Earlier this year IBM announced its acquisition of Australian startup Envizi, enhancing its package of ESG offerings to help measure environmental impact up and down the supply chain. Envizi’s software provides companies with a single source of truth for analyzing and understanding emissions data across the full landscape of their business operations.

Beyond Scope 1 and 2 emissions

When it comes to mapping their true climate impact, businesses often focus on their Scope 1 and Scope 2 emissions.

While these are significant sources of emissions, for most companies they are the tip of the iceberg, as most of their emissions are in the category of Scope 3, which include indirect value chain emissions upstream and downstream of a company’s operations. These are also the most difficult to measure as the data collection involves multiple stakeholders (including customers and suppliers) and data sources, and here digital tracking tools are absolutely crucial.

“I’ve probably read 60 or 70 company sustainability reports and I haven’t found many where Scope 3 is less than 80% and, in most cases, 90%,” says Kroese.

As Scope 3 emissions are outside of a company’s direct control, this can make them the most challenging to measure, address and reduce. However, they also provide the most opportunity given their magnitude and also because of the requirement to collaborate with other stakeholders to achieve reductions and net-zero targets. This can result in an amplification of the benefits of addressing these emissions.
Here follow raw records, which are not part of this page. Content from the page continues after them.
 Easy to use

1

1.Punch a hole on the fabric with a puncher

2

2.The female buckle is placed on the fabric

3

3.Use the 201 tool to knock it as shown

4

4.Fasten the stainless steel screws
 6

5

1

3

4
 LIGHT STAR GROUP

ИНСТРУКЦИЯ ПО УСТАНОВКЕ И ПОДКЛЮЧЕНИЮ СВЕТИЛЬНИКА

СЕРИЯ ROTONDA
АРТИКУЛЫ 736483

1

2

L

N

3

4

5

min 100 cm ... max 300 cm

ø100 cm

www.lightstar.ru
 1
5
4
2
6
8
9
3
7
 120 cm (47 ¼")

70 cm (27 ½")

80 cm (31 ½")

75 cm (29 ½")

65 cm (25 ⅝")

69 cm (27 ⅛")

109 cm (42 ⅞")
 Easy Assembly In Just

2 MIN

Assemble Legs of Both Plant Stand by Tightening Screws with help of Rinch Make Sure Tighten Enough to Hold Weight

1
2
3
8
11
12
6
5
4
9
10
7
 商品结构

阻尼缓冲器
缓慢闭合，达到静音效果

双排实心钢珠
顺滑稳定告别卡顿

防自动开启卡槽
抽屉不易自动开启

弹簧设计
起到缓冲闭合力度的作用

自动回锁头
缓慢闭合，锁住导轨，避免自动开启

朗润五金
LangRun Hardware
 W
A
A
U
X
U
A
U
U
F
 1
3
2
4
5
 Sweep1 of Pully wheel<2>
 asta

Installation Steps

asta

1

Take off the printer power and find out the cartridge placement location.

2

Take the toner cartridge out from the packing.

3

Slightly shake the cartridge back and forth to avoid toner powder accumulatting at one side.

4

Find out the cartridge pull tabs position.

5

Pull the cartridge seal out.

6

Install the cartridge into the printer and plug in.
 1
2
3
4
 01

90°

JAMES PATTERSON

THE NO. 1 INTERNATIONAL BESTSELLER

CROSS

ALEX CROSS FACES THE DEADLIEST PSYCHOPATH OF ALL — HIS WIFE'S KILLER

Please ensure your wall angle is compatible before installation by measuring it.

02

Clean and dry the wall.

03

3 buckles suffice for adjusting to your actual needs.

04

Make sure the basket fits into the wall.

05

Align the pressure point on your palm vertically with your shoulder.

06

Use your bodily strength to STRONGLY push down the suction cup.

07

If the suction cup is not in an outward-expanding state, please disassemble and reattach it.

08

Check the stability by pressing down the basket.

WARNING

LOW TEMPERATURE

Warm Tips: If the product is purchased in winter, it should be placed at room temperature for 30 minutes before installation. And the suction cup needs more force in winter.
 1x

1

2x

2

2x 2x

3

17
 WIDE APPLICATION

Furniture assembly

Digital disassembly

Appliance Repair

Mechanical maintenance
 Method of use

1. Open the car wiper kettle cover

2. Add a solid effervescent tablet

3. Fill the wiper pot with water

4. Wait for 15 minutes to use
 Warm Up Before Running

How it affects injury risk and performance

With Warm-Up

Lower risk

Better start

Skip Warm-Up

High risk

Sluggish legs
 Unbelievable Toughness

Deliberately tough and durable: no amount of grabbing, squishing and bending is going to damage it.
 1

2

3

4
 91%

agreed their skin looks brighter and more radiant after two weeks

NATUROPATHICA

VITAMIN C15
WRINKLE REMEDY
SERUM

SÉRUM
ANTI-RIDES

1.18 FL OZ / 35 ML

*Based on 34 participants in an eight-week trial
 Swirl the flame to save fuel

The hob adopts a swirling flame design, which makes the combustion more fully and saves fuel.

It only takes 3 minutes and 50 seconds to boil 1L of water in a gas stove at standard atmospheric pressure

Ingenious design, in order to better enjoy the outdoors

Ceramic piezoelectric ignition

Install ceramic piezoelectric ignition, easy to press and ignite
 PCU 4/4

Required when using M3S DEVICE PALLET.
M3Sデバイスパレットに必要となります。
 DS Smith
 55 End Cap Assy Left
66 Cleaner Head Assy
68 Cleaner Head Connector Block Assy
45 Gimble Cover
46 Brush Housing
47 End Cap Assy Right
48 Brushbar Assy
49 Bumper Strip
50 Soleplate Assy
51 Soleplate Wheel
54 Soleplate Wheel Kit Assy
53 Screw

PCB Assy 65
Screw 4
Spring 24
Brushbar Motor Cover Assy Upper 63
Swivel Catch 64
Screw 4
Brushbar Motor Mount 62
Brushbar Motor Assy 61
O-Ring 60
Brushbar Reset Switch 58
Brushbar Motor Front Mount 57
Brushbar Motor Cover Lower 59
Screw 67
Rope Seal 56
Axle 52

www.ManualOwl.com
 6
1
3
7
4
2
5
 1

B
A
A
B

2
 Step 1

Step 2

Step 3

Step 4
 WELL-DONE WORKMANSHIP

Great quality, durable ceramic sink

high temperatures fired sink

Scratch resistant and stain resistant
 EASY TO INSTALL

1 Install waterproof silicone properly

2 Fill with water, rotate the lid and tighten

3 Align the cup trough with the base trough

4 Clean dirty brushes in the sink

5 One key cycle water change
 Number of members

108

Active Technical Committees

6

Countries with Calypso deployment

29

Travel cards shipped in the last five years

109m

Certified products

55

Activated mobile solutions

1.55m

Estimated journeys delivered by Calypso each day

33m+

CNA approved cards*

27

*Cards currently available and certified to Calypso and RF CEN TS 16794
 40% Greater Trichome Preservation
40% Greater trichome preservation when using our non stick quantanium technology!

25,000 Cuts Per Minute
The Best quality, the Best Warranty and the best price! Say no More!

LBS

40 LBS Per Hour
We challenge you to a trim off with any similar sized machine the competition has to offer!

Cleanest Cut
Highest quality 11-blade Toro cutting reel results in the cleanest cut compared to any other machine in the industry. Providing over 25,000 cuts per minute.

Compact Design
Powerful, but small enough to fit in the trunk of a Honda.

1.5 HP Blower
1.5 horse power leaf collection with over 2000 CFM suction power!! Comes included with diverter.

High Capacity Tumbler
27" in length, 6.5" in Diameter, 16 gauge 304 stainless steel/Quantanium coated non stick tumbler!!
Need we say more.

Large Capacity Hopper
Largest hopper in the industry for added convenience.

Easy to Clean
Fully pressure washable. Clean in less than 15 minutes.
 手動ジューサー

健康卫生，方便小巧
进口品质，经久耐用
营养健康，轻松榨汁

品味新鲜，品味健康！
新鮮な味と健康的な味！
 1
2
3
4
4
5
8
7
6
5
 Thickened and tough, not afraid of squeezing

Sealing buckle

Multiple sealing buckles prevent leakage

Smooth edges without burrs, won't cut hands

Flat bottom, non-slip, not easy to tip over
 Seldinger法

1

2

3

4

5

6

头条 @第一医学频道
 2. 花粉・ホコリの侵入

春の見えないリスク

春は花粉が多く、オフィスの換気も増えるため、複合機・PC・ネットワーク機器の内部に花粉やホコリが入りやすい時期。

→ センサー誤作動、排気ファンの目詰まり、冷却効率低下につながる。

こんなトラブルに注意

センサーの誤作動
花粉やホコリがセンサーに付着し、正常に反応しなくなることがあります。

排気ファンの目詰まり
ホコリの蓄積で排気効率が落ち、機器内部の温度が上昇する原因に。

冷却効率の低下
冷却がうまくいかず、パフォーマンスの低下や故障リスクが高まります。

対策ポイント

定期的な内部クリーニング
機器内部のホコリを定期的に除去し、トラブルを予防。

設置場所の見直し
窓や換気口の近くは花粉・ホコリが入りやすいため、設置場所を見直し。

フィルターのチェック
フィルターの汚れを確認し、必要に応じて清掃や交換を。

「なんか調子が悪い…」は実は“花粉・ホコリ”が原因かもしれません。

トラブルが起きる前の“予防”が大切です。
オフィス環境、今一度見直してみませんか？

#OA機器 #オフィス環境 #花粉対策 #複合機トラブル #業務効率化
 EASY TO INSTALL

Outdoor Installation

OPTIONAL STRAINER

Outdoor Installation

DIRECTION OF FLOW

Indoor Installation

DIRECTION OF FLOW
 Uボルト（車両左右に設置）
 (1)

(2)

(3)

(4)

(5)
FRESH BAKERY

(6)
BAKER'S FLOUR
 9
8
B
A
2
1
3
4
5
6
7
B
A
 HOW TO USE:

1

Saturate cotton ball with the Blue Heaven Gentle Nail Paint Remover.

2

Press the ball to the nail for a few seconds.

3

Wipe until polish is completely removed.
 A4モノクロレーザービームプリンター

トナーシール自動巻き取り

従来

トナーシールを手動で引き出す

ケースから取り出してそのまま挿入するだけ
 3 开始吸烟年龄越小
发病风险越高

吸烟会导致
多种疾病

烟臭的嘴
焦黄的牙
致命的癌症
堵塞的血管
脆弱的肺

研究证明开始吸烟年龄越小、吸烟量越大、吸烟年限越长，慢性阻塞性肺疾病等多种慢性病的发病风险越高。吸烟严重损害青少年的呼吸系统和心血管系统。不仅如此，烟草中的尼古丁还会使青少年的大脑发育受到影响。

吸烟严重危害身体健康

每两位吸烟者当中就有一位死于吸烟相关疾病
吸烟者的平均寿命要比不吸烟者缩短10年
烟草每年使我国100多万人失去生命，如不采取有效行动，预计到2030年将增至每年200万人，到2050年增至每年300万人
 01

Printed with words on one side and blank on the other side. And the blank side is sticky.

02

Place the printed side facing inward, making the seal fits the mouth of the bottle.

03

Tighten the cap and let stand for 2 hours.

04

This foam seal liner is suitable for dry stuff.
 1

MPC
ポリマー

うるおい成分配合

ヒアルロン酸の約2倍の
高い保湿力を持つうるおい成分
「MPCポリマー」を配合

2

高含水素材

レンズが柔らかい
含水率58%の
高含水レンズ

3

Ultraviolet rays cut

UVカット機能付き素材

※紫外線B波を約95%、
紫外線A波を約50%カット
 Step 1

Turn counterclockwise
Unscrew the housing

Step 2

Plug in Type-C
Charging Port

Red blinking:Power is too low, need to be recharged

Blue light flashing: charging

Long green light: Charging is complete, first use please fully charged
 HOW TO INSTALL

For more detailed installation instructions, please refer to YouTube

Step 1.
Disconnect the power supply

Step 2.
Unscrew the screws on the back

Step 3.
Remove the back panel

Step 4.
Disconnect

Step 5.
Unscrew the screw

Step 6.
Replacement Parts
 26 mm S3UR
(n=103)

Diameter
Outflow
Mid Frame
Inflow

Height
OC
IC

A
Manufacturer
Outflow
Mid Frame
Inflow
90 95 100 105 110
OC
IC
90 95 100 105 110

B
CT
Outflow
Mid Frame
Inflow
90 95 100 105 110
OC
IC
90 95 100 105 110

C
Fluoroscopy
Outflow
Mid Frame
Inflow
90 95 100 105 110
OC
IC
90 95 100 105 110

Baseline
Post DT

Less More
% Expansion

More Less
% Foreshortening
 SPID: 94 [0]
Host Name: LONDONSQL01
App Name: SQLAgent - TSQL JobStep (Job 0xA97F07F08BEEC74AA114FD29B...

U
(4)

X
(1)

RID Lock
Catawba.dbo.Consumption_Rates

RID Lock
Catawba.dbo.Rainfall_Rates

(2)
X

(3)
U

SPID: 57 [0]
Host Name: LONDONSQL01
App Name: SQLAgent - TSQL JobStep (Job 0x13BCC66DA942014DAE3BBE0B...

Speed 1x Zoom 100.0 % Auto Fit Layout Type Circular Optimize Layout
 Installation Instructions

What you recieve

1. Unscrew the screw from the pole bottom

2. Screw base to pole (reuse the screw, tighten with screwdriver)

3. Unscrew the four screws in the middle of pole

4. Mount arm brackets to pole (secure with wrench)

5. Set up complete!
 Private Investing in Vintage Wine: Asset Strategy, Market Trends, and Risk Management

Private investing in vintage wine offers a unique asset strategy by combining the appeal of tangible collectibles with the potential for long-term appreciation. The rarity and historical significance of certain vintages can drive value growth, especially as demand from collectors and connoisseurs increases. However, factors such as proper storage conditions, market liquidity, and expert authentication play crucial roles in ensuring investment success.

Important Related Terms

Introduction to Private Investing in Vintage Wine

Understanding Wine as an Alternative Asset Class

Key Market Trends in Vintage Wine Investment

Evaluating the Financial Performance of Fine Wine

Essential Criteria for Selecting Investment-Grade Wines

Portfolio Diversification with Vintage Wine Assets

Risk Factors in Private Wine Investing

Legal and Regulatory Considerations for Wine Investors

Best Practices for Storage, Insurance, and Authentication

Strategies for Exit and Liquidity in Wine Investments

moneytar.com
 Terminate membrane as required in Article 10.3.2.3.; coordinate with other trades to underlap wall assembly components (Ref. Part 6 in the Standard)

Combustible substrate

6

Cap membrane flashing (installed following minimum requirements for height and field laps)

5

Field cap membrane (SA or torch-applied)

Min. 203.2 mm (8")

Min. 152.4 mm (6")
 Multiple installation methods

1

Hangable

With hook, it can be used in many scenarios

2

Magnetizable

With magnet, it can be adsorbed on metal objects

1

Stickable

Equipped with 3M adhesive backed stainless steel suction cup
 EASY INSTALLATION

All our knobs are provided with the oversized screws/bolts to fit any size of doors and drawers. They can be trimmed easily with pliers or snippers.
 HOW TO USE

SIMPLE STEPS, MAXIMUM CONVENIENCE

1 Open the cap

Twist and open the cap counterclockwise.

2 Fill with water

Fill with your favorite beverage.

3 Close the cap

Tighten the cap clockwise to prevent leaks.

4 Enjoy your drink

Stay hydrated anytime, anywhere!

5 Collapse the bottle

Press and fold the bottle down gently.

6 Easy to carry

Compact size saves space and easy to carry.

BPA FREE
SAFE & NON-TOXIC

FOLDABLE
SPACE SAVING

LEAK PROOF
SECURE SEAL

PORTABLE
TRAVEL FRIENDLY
By engaging with suppliers, distributors and customers (as well as staff), businesses will need to collaborate to set targets and deliver on Scope 3 reductions – and may need expert support to achieve their goals given the complexities involved.

Therefore, a combination of expertise, collaboration and digital tracking tools would provide a sound basis for tackling the challenge of Scope 3 emissions.

Collaborate to elaborate

As well as having access to the right digital technology, ensuring that the entire workforce is on board with an organization's emissions measurement strategy is crucial to its effectiveness. There is little point of a strategy that cannot be implemented, or activity that does not align with a strategic goal.

“The convergence of sustainability and technology is the key to aligning economic growth and sustainability, and getting the planet to net zero.”

Eric Levine is a member of the leadership team at Count Us In, an organization aiming to get a billion people in this decisive decade to take practical action on reducing their carbon impact. He says: “What tends to happen in businesses of a meaningful size is that you have executive office buy-in, possibly sustainability office buy-in or maybe some commercial leadership input."

"You’re making commitments as an organization to get to net zero by this stage, but it’s a relatively small group of people engaging with the modelling of what this means in terms of business transformation. Yet, it’s the rest of the workforce that is delivering the business. You can’t make meaningful progress unless you engage people.”

Levine is also a strong advocate for collaboration with other organizations to bring about broader change. “Collaboration is key,” he says.

“First movers are making a lot of progress downward into their system, collaborating with their suppliers. Businesses don’t generally go to their competitors and their peers to try to solve these things together. But without that collaboration, we aren’t going to make progress in accurately measuring carbon emissions, reducing them and hitting net-zero targets."

Key takeaways

  • Understand your current data collection and reporting processes. Ensure you have the right technologies and approaches that allow you to fully observe and report Scope 1, 2 and 3 emissions.

  • Prioritize your emission tracking efforts. For example, with Scope 3 emissions, start with your Tier 1 suppliers when it comes to data collection. These are generally the suppliers that represent the biggest impact and will be most engaged.

  • Engage with others, including your people. Working with like-minded companies can ease the process and bring about broader change. Keep your supply chain informed about your goals and targets, and look for ways of improving.